Kale bisa melihat logo sebuah rumah sakit pada muka amplop tersebut. Terdapat pula tulisan namanya di ujung bawah benda tersebut. Entah kenapa jantungnya berdegup kencang. Tangannya gemetar ketika membuka penutup amplop.

Sebuah kertas berhasil Kale keluarkan. Di sana tertera namanya yang dicetak huruf kapital. Kemudian ia lanjutkan membaca hingga bagian keterangan yang menyatakan dirinya mengidap Azoospermia.

"Azoospermia ... mandul ... gak bisa punya anak ... " lirih Kale. "Lesha ... hamil?" lanjutnya.

Dadanya seketika bergejolak ketika mengingat hal tersebut. Ia madul, bagaimana bisa istrinya hamil?

Tanpa memikirkan apa pun lagi, Kale langsung meninggalkan rumah dengan mengendarai motor secepat mungkin. Ia harus segera bertemu Lesha untuk menanyakan kehamilannya. Sayangnya, saat ini bertepatan dengan jam pulang kerja sehingga jalanan sangat ramai. "Sial!" umpatnya ketika tiba-tiba mobil di depannya berhenti.

Begitu tiba di kamar rawat, terlihat Lesha tengah duduk bersandar. Jiddan tidak ada di ruangan tersebut, entah ke mana.

"Hamil anak siapa kamu!" Tanpa basa-basi Kale berkata demikian setelah membanting pintu. Lesha tersentak dari duduknya.
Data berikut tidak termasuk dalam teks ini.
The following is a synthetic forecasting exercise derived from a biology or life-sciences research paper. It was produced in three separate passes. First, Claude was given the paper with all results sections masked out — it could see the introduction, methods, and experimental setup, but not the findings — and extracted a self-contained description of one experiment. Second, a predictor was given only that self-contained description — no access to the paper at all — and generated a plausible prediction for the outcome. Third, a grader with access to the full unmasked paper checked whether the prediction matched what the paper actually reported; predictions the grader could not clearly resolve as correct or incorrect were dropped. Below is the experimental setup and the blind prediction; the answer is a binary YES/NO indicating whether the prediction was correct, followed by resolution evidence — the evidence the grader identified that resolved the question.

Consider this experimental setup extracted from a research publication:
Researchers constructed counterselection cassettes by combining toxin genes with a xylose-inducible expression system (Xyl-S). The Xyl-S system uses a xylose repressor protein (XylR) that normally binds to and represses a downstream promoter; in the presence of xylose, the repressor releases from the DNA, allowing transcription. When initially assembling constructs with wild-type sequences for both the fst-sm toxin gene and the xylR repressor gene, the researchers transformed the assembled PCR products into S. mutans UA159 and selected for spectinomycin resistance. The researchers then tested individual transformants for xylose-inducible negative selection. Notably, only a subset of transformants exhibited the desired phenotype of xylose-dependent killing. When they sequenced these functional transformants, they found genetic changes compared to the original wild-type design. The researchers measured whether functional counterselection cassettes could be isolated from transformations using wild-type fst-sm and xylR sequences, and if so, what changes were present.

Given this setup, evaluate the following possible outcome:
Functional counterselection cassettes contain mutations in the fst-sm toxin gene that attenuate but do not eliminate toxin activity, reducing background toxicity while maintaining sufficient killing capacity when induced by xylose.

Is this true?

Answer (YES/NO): NO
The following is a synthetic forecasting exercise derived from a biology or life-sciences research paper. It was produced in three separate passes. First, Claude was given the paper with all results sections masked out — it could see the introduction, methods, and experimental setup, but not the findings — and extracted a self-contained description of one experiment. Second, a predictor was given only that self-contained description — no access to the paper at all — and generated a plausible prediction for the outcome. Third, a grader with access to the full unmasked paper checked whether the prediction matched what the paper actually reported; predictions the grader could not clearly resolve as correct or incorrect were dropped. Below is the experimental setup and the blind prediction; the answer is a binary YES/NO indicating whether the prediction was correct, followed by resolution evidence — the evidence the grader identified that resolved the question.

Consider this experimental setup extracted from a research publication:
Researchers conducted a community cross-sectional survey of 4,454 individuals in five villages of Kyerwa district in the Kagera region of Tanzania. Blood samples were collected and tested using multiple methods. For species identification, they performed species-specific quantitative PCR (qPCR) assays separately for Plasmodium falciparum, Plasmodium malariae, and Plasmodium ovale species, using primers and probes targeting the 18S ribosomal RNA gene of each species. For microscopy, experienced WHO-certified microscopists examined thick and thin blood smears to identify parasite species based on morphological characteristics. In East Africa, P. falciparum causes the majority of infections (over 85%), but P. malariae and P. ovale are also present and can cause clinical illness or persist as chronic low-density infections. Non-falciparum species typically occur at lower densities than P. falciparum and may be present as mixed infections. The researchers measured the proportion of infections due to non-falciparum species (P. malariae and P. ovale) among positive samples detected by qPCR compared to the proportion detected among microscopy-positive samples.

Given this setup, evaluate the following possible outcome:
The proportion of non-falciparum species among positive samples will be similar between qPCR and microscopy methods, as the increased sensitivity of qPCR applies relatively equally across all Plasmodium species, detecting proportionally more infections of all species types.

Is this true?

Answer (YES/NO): YES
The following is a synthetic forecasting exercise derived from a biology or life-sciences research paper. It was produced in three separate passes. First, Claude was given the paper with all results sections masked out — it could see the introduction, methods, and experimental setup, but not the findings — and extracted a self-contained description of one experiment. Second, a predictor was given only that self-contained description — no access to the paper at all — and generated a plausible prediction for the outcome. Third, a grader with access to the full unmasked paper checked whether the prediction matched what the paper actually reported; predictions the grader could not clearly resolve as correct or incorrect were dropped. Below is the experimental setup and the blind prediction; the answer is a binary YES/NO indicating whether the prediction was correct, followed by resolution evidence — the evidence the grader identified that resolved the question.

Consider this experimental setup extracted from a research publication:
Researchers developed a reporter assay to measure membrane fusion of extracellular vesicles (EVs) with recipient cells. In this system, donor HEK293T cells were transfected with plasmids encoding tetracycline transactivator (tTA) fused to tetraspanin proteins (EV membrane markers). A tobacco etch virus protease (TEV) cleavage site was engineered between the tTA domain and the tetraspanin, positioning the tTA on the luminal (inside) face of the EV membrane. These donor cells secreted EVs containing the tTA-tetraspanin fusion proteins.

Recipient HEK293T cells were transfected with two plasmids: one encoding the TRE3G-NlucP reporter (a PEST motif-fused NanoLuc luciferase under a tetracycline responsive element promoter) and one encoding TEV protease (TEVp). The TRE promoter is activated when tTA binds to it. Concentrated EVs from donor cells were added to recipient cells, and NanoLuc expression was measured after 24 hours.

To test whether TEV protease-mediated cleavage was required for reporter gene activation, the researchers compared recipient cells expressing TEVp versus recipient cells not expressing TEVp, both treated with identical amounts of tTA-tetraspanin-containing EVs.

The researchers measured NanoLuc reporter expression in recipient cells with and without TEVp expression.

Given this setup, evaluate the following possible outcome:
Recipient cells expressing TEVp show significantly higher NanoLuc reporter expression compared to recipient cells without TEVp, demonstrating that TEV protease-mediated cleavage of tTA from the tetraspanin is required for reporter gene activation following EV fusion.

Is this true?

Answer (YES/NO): YES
"Maksud Mas, apa?" Lesha tidak paham dengan apa yang suaminya katakan.

Kale langsung saja melempar kertas vonis dirinya yang sudah tidak berbentuk.

Lesha membuka kertas tersebut. "Azoospermia ... " lirihnya dengan kening berkerut. Matanya mengarah kembali pada sang suami.

"Aku mandul! Gimana caranya kamu hamil!" bentak Kale tepat di depan wajah sang istri.

Jantung Lesha serasa berhenti berdetak mendengar hal tersebut. Sejenak tubuhnya mematung. "Ini anak kita, Mas," ujarnya.

"Kan udah ku bilang, aku mandul. Gimana caranya bisa punya anak!" Dengan gigi rapat Kale berujar.

"Tapi, Mas ... " Perkataan Lesha dipotong oleh Kale. "Ohh, berarti benar, ya, kata Risma, kamu selingkuh! Makanya bisa hamil. Terus sekarang ngaku anak aku gitu? Enak banget, ya!"

"Enggak, Mas. Adek gak mungkin begitu." Lesha coba menjelaskan.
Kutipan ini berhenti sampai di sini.